• _Tasks_
**A)** In the passage on the regression tree, can you reproduce the text from "terminal node (smaller average b-parameter) and" up to and including "model was 0.56.", swapping "largest" for "highest"?
**B)** In the passage on the regression tree, what decided whether a stimulus was placed in the left or the right branch at the first split?

• _Selected extract_
_ _ _ _ _ _ _

The Brown News Popularity was common to all stimuli and was used for the first split: Stimuli with a score of 15.286 or lower were placed in the left branch (larger average b-parameter) while stimuli with a score over 15.286 were placed in the right branch (smaller average b-parameter). For both resulting branches, the same value of Word Diversity was used for the subsequent split: Stimuli with 44.1% or lower Word Diversity were associated with a larger b-parameter than stimuli with a higher percentage Word Diversity. For both branches, a terminal node (see Figure 3, Nodes 3 and 5) was reached for the group of stimuli with 44.1% or lower Word Diversity, whereas the other nodes were split further using the variable Percentage of Negative Words. In the left branch, stimuli with at most 1.1% negative words were placed in the left terminal node (smaller average b-parameter), and stimuli with more than 1.1% negative words were placed in the right terminal node (larger average b-parameter). In the right branch, three subgroups were created using Percentage of Negative words: Stimuli with 1.4% (Group 1, Node 11) or less, stimuli with more than 1.4% but less than or equal to 1.7% (Group 2, Node 12), and stimuli with more than 1.7% negative words (Group 3, Node 10). The second group ended up in a terminal node (Node 12). Node 11 was split further using the variable Word Diversity: Stimuli with a score of up to 50.8% were placed in the left terminal node (larger average b-parameter), and those with a score of more than 50.8% were placed in the right terminal node (smaller average b-parameter). Node 10 was split using the variable Percentage of Content Words: Stimuli with 38% or less were placed in the left

terminal node (smaller average b-parameter) and those with more than 38% content words were placed in the right terminal node (larger average b-parameter). Note that the largest b-parameter was found for Node 3 and the smallest for Node 12. The proportion explained variance for this model was 0.56.

_ _ _ _ _ _ _

• _Data records_
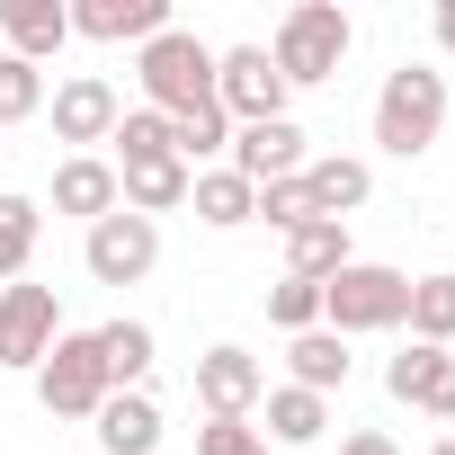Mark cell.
<instances>
[{
	"label": "cell",
	"mask_w": 455,
	"mask_h": 455,
	"mask_svg": "<svg viewBox=\"0 0 455 455\" xmlns=\"http://www.w3.org/2000/svg\"><path fill=\"white\" fill-rule=\"evenodd\" d=\"M0 54H19V63H54L63 45H72V0H0Z\"/></svg>",
	"instance_id": "4fadbf2b"
},
{
	"label": "cell",
	"mask_w": 455,
	"mask_h": 455,
	"mask_svg": "<svg viewBox=\"0 0 455 455\" xmlns=\"http://www.w3.org/2000/svg\"><path fill=\"white\" fill-rule=\"evenodd\" d=\"M116 116H125V99H116L99 72H72V81H54V143L90 152V143H108V134H116Z\"/></svg>",
	"instance_id": "8fae6325"
},
{
	"label": "cell",
	"mask_w": 455,
	"mask_h": 455,
	"mask_svg": "<svg viewBox=\"0 0 455 455\" xmlns=\"http://www.w3.org/2000/svg\"><path fill=\"white\" fill-rule=\"evenodd\" d=\"M286 366H295V384H304V393H322V402H331V393H348V375H357V357H348V339H339V331H295V339H286Z\"/></svg>",
	"instance_id": "d6986e66"
},
{
	"label": "cell",
	"mask_w": 455,
	"mask_h": 455,
	"mask_svg": "<svg viewBox=\"0 0 455 455\" xmlns=\"http://www.w3.org/2000/svg\"><path fill=\"white\" fill-rule=\"evenodd\" d=\"M339 455H402V446H393L384 428H348V437H339Z\"/></svg>",
	"instance_id": "1f68e13d"
},
{
	"label": "cell",
	"mask_w": 455,
	"mask_h": 455,
	"mask_svg": "<svg viewBox=\"0 0 455 455\" xmlns=\"http://www.w3.org/2000/svg\"><path fill=\"white\" fill-rule=\"evenodd\" d=\"M90 428H99L108 455H152V446H161V402H152V393H108Z\"/></svg>",
	"instance_id": "ffe728a7"
},
{
	"label": "cell",
	"mask_w": 455,
	"mask_h": 455,
	"mask_svg": "<svg viewBox=\"0 0 455 455\" xmlns=\"http://www.w3.org/2000/svg\"><path fill=\"white\" fill-rule=\"evenodd\" d=\"M36 233H45V205H36V196H19V188H0V286H19V277H28Z\"/></svg>",
	"instance_id": "d4e9b609"
},
{
	"label": "cell",
	"mask_w": 455,
	"mask_h": 455,
	"mask_svg": "<svg viewBox=\"0 0 455 455\" xmlns=\"http://www.w3.org/2000/svg\"><path fill=\"white\" fill-rule=\"evenodd\" d=\"M437 45L455 54V0H437Z\"/></svg>",
	"instance_id": "d6a6232c"
},
{
	"label": "cell",
	"mask_w": 455,
	"mask_h": 455,
	"mask_svg": "<svg viewBox=\"0 0 455 455\" xmlns=\"http://www.w3.org/2000/svg\"><path fill=\"white\" fill-rule=\"evenodd\" d=\"M348 45H357V28H348L339 0H295L277 19V36H268V63H277L286 90H322V81H339Z\"/></svg>",
	"instance_id": "6da1fadb"
},
{
	"label": "cell",
	"mask_w": 455,
	"mask_h": 455,
	"mask_svg": "<svg viewBox=\"0 0 455 455\" xmlns=\"http://www.w3.org/2000/svg\"><path fill=\"white\" fill-rule=\"evenodd\" d=\"M54 214H81V223L116 214V161H108V152H72V161H54Z\"/></svg>",
	"instance_id": "e0dca14e"
},
{
	"label": "cell",
	"mask_w": 455,
	"mask_h": 455,
	"mask_svg": "<svg viewBox=\"0 0 455 455\" xmlns=\"http://www.w3.org/2000/svg\"><path fill=\"white\" fill-rule=\"evenodd\" d=\"M134 81H143L152 116H188V108L214 99V45L196 28H161L152 45H134Z\"/></svg>",
	"instance_id": "7a4b0ae2"
},
{
	"label": "cell",
	"mask_w": 455,
	"mask_h": 455,
	"mask_svg": "<svg viewBox=\"0 0 455 455\" xmlns=\"http://www.w3.org/2000/svg\"><path fill=\"white\" fill-rule=\"evenodd\" d=\"M28 116H45V72L0 54V125H28Z\"/></svg>",
	"instance_id": "83f0119b"
},
{
	"label": "cell",
	"mask_w": 455,
	"mask_h": 455,
	"mask_svg": "<svg viewBox=\"0 0 455 455\" xmlns=\"http://www.w3.org/2000/svg\"><path fill=\"white\" fill-rule=\"evenodd\" d=\"M402 331H411L419 348H455V277H446V268L411 277V313H402Z\"/></svg>",
	"instance_id": "cb8c5ba5"
},
{
	"label": "cell",
	"mask_w": 455,
	"mask_h": 455,
	"mask_svg": "<svg viewBox=\"0 0 455 455\" xmlns=\"http://www.w3.org/2000/svg\"><path fill=\"white\" fill-rule=\"evenodd\" d=\"M304 196H313L322 223H348V214L375 196V170H366L357 152H313V161H304Z\"/></svg>",
	"instance_id": "9a60e30c"
},
{
	"label": "cell",
	"mask_w": 455,
	"mask_h": 455,
	"mask_svg": "<svg viewBox=\"0 0 455 455\" xmlns=\"http://www.w3.org/2000/svg\"><path fill=\"white\" fill-rule=\"evenodd\" d=\"M428 455H455V437H437V446H428Z\"/></svg>",
	"instance_id": "836d02e7"
},
{
	"label": "cell",
	"mask_w": 455,
	"mask_h": 455,
	"mask_svg": "<svg viewBox=\"0 0 455 455\" xmlns=\"http://www.w3.org/2000/svg\"><path fill=\"white\" fill-rule=\"evenodd\" d=\"M259 223H268V233H304V223H313L304 179H268V188H259Z\"/></svg>",
	"instance_id": "f546056e"
},
{
	"label": "cell",
	"mask_w": 455,
	"mask_h": 455,
	"mask_svg": "<svg viewBox=\"0 0 455 455\" xmlns=\"http://www.w3.org/2000/svg\"><path fill=\"white\" fill-rule=\"evenodd\" d=\"M54 339H63V304H54V286H28V277L0 286V366L36 375Z\"/></svg>",
	"instance_id": "ba28073f"
},
{
	"label": "cell",
	"mask_w": 455,
	"mask_h": 455,
	"mask_svg": "<svg viewBox=\"0 0 455 455\" xmlns=\"http://www.w3.org/2000/svg\"><path fill=\"white\" fill-rule=\"evenodd\" d=\"M36 402H45L54 419H99V402H108V366H99V339H90V331H63V339L45 348V366H36Z\"/></svg>",
	"instance_id": "5b68a950"
},
{
	"label": "cell",
	"mask_w": 455,
	"mask_h": 455,
	"mask_svg": "<svg viewBox=\"0 0 455 455\" xmlns=\"http://www.w3.org/2000/svg\"><path fill=\"white\" fill-rule=\"evenodd\" d=\"M170 152L196 170V161H214V152H233V116H223L214 99L205 108H188V116H170Z\"/></svg>",
	"instance_id": "484cf974"
},
{
	"label": "cell",
	"mask_w": 455,
	"mask_h": 455,
	"mask_svg": "<svg viewBox=\"0 0 455 455\" xmlns=\"http://www.w3.org/2000/svg\"><path fill=\"white\" fill-rule=\"evenodd\" d=\"M188 205H196V223H214V233H242V223H259V188L251 179H233V170H196V188H188Z\"/></svg>",
	"instance_id": "44dd1931"
},
{
	"label": "cell",
	"mask_w": 455,
	"mask_h": 455,
	"mask_svg": "<svg viewBox=\"0 0 455 455\" xmlns=\"http://www.w3.org/2000/svg\"><path fill=\"white\" fill-rule=\"evenodd\" d=\"M170 28V0H72V36L90 45H152Z\"/></svg>",
	"instance_id": "5bb4252c"
},
{
	"label": "cell",
	"mask_w": 455,
	"mask_h": 455,
	"mask_svg": "<svg viewBox=\"0 0 455 455\" xmlns=\"http://www.w3.org/2000/svg\"><path fill=\"white\" fill-rule=\"evenodd\" d=\"M304 161H313V134H304L295 116L233 125V152H223V170H233V179H251V188H268V179H304Z\"/></svg>",
	"instance_id": "9c48e42d"
},
{
	"label": "cell",
	"mask_w": 455,
	"mask_h": 455,
	"mask_svg": "<svg viewBox=\"0 0 455 455\" xmlns=\"http://www.w3.org/2000/svg\"><path fill=\"white\" fill-rule=\"evenodd\" d=\"M402 313H411V277L384 268V259H348V268L322 286V331H339V339H357V331H402Z\"/></svg>",
	"instance_id": "277c9868"
},
{
	"label": "cell",
	"mask_w": 455,
	"mask_h": 455,
	"mask_svg": "<svg viewBox=\"0 0 455 455\" xmlns=\"http://www.w3.org/2000/svg\"><path fill=\"white\" fill-rule=\"evenodd\" d=\"M268 322H277L286 339H295V331H322V286H313V277H277V286H268Z\"/></svg>",
	"instance_id": "f1b7e54d"
},
{
	"label": "cell",
	"mask_w": 455,
	"mask_h": 455,
	"mask_svg": "<svg viewBox=\"0 0 455 455\" xmlns=\"http://www.w3.org/2000/svg\"><path fill=\"white\" fill-rule=\"evenodd\" d=\"M99 339V366H108V393H152V357H161V339H152V322H99L90 331Z\"/></svg>",
	"instance_id": "2e32d148"
},
{
	"label": "cell",
	"mask_w": 455,
	"mask_h": 455,
	"mask_svg": "<svg viewBox=\"0 0 455 455\" xmlns=\"http://www.w3.org/2000/svg\"><path fill=\"white\" fill-rule=\"evenodd\" d=\"M384 393L393 402H411V411H428V419H455V348H402L393 366H384Z\"/></svg>",
	"instance_id": "7c38bea8"
},
{
	"label": "cell",
	"mask_w": 455,
	"mask_h": 455,
	"mask_svg": "<svg viewBox=\"0 0 455 455\" xmlns=\"http://www.w3.org/2000/svg\"><path fill=\"white\" fill-rule=\"evenodd\" d=\"M357 251H348V223H304V233H286V277H313V286H331L339 268H348Z\"/></svg>",
	"instance_id": "603a6c76"
},
{
	"label": "cell",
	"mask_w": 455,
	"mask_h": 455,
	"mask_svg": "<svg viewBox=\"0 0 455 455\" xmlns=\"http://www.w3.org/2000/svg\"><path fill=\"white\" fill-rule=\"evenodd\" d=\"M81 268L99 277V286H143L152 268H161V223H143V214H99L90 223V242H81Z\"/></svg>",
	"instance_id": "52a82bcc"
},
{
	"label": "cell",
	"mask_w": 455,
	"mask_h": 455,
	"mask_svg": "<svg viewBox=\"0 0 455 455\" xmlns=\"http://www.w3.org/2000/svg\"><path fill=\"white\" fill-rule=\"evenodd\" d=\"M196 455H277V446H268L251 419H205V428H196Z\"/></svg>",
	"instance_id": "4dcf8cb0"
},
{
	"label": "cell",
	"mask_w": 455,
	"mask_h": 455,
	"mask_svg": "<svg viewBox=\"0 0 455 455\" xmlns=\"http://www.w3.org/2000/svg\"><path fill=\"white\" fill-rule=\"evenodd\" d=\"M108 143H116V170H143V161H179V152H170V116H152V108H125Z\"/></svg>",
	"instance_id": "4316f807"
},
{
	"label": "cell",
	"mask_w": 455,
	"mask_h": 455,
	"mask_svg": "<svg viewBox=\"0 0 455 455\" xmlns=\"http://www.w3.org/2000/svg\"><path fill=\"white\" fill-rule=\"evenodd\" d=\"M188 188H196V170H188V161H143V170H116V205H125V214H143V223L179 214V205H188Z\"/></svg>",
	"instance_id": "ac0fdd59"
},
{
	"label": "cell",
	"mask_w": 455,
	"mask_h": 455,
	"mask_svg": "<svg viewBox=\"0 0 455 455\" xmlns=\"http://www.w3.org/2000/svg\"><path fill=\"white\" fill-rule=\"evenodd\" d=\"M286 81H277V63H268V45H223L214 54V108L233 116V125H268V116H286Z\"/></svg>",
	"instance_id": "8992f818"
},
{
	"label": "cell",
	"mask_w": 455,
	"mask_h": 455,
	"mask_svg": "<svg viewBox=\"0 0 455 455\" xmlns=\"http://www.w3.org/2000/svg\"><path fill=\"white\" fill-rule=\"evenodd\" d=\"M259 411H268V428H259L268 446H322V437H331V402L304 393V384H277Z\"/></svg>",
	"instance_id": "7402d4cb"
},
{
	"label": "cell",
	"mask_w": 455,
	"mask_h": 455,
	"mask_svg": "<svg viewBox=\"0 0 455 455\" xmlns=\"http://www.w3.org/2000/svg\"><path fill=\"white\" fill-rule=\"evenodd\" d=\"M196 402H205V419H251L259 402H268V366L251 357V348H205L196 357Z\"/></svg>",
	"instance_id": "30bf717a"
},
{
	"label": "cell",
	"mask_w": 455,
	"mask_h": 455,
	"mask_svg": "<svg viewBox=\"0 0 455 455\" xmlns=\"http://www.w3.org/2000/svg\"><path fill=\"white\" fill-rule=\"evenodd\" d=\"M437 134H446V72H437V63L384 72V90H375V143H384L393 161H419Z\"/></svg>",
	"instance_id": "3957f363"
}]
</instances>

_ _ _ _ _ _ _

• _Answer list_
**A)**
terminal node (smaller average b-parameter) and those with more than 38% content words were placed in the right terminal node (larger average b-parameter). Note that the highest b-parameter was found for Node 3 and the smallest for Node 12. The proportion explained variance for this model was 0.56.

**B)** Its Brown News Popularity score decided the branch. Stimuli scoring 15.286 or lower went to the left branch, which had a larger average b-parameter. Those scoring above 15.286 went to the right branch, which had a smaller average b-parameter.